# EXERCISE TEXT:
- - - - -

Implementation:Microsoft Onnxruntime CPU GatherNDGrad
| Knowledge Sources | |
|---|---|
| Domains | Training, CPU_Kernels |
| Last Updated | 2026-02-10 04:00 GMT |
Overview
Concrete tool for computing GatherND gradient on CPU in the ONNX Runtime training framework.
Description
This file implements the GatherNDGrad kernel, which computes the gradient of the ONNX GatherND operation. Given the upstream gradient (corresponding to the forward GatherND output) and the indices tensor, it scatters gradient slices back to a zero-initialized output tensor of the original data shape. The kernel uses the GatherNDBase::PrepareForCompute to compute slice offsets, then dispatches to GatherNDGradComputeImpl which accumulates gradient values at the correct offsets: output[slice_offset + j] += update[i]. It supports float and double data types with int32 and int64 index types, and respects the batch_dims attribute.

- - - - -

# RECORDS:
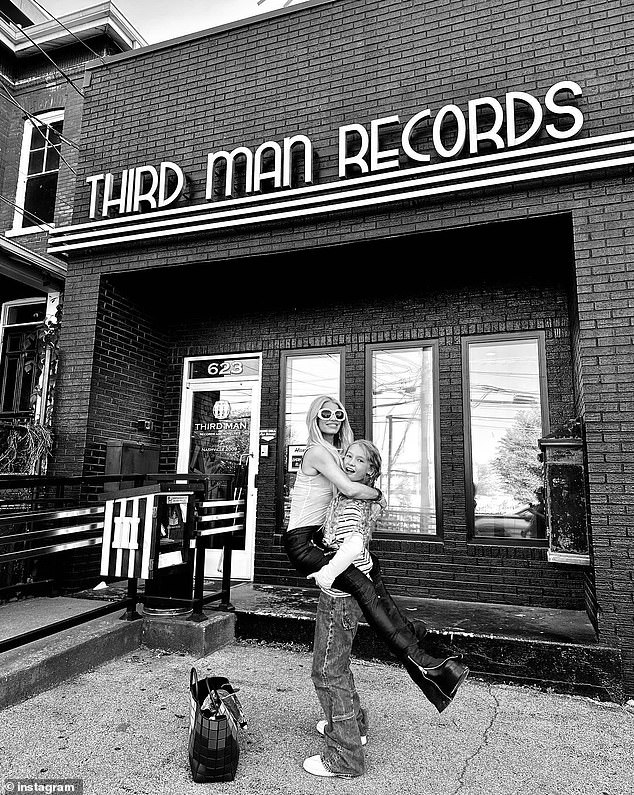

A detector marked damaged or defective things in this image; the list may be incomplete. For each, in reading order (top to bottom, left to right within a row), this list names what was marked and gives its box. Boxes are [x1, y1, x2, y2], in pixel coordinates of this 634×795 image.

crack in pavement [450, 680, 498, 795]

- - - - -

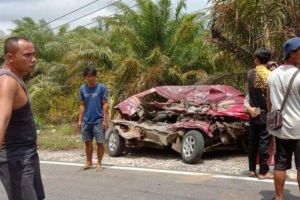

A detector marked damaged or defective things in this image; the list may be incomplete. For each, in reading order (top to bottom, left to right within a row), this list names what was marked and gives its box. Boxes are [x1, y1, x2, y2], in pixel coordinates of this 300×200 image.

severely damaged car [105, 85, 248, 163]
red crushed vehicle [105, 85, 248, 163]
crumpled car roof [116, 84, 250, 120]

- - - - -

# TASKS TO CARRY OUT:
(1) From the GatherNDGrad kernel text, reproduce everything between "Implementation:Microsoft Onnxruntime CPU" and "Runtime training framework.", inclusive.
(2) Take the GatherNDGrad kernel description further, starting right after its last sentence.
These rows have no connection to the GatherNDGrad kernel text.

# OUTPUTS IN ORDER:
(1)
Implementation:Microsoft Onnxruntime CPU GatherNDGrad
| Knowledge Sources | |
|---|---|
| Domains | Training, CPU_Kernels |
| Last Updated | 2026-02-10 04:00 GMT |
Overview
Concrete tool for computing GatherND gradient on CPU in the ONNX Runtime training framework.

(2)
Usage
This kernel is invoked during the backward pass when a GatherND operation was used in the forward pass. It distributes gradient slices back to the positions from which data was gathered.
Code Reference
Source Location
- Repository: Microsoft_Onnxruntime
- File: orttraining/orttraining/training_ops/cpu/tensor/gather_nd_grad.cc
- Lines: 1-83
Signature
template <typename InputT>
struct GatherNDGradComputeImpl {
void operator()(GatherNDBase::Prepare& p, const Tensor* update_tensor) const;
};
Status GatherNDGrad::Compute(OpKernelContext* context) const;
Import
#include "orttraining/orttraining/training_ops/cpu/tensor/gather_nd_grad.h"
I/O Contract
Inputs
| Name | Type | Required | Description |
|---|---|---|---|
| shape | Tensor(int64) | Yes | Shape of the original data tensor |
| indices | Tensor(Tind) | Yes | Indices used in the forward GatherND |
| update | Tensor(T) | Yes | Upstream gradient (same shape as GatherND output) |
Outputs
| Name | Type | Description |
|---|---|---|
| output | Tensor(T) | Gradient w.r.t. original data (zero-initialized, then accumulated) |
Usage Examples
ONNX_OPERATOR_KERNEL_EX(
GatherNDGrad, kMSDomain, 1, kCpuExecutionProvider,
KernelDefBuilder()
.TypeConstraint("T", {DataTypeImpl::GetTensorType<float>(),
DataTypeImpl::GetTensorType<double>()})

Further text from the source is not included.